# ENTRIES PROVIDED start
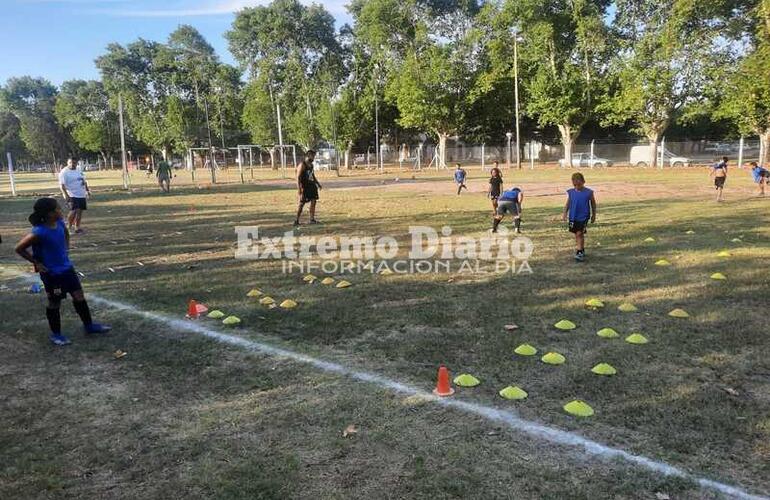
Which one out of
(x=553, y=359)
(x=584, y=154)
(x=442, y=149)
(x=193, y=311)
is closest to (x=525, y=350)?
(x=553, y=359)

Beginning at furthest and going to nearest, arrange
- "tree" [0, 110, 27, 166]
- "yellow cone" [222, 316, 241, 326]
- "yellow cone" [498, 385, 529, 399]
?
"tree" [0, 110, 27, 166], "yellow cone" [222, 316, 241, 326], "yellow cone" [498, 385, 529, 399]

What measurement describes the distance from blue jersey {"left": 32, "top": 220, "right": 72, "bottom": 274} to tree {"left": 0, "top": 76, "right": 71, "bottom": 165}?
3691 inches

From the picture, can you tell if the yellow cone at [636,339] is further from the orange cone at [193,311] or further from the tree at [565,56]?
the tree at [565,56]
# ENTRIES PROVIDED end
*EXERCISE GOAL*: Output every line of the entries above as a JSON list of strings, with one string per line and no blank lines. Leave the pictures out.

*RESULT OF THE EXERCISE*:
[
  "Which one out of",
  "(x=553, y=359)",
  "(x=584, y=154)",
  "(x=442, y=149)",
  "(x=193, y=311)",
  "is closest to (x=525, y=350)?",
  "(x=553, y=359)",
  "Beginning at furthest and going to nearest, arrange",
  "- \"tree\" [0, 110, 27, 166]",
  "- \"yellow cone\" [222, 316, 241, 326]",
  "- \"yellow cone\" [498, 385, 529, 399]",
  "?",
  "\"tree\" [0, 110, 27, 166], \"yellow cone\" [222, 316, 241, 326], \"yellow cone\" [498, 385, 529, 399]",
  "What measurement describes the distance from blue jersey {\"left\": 32, \"top\": 220, \"right\": 72, \"bottom\": 274} to tree {\"left\": 0, \"top\": 76, \"right\": 71, \"bottom\": 165}?",
  "3691 inches",
  "From the picture, can you tell if the yellow cone at [636,339] is further from the orange cone at [193,311] or further from the tree at [565,56]?",
  "the tree at [565,56]"
]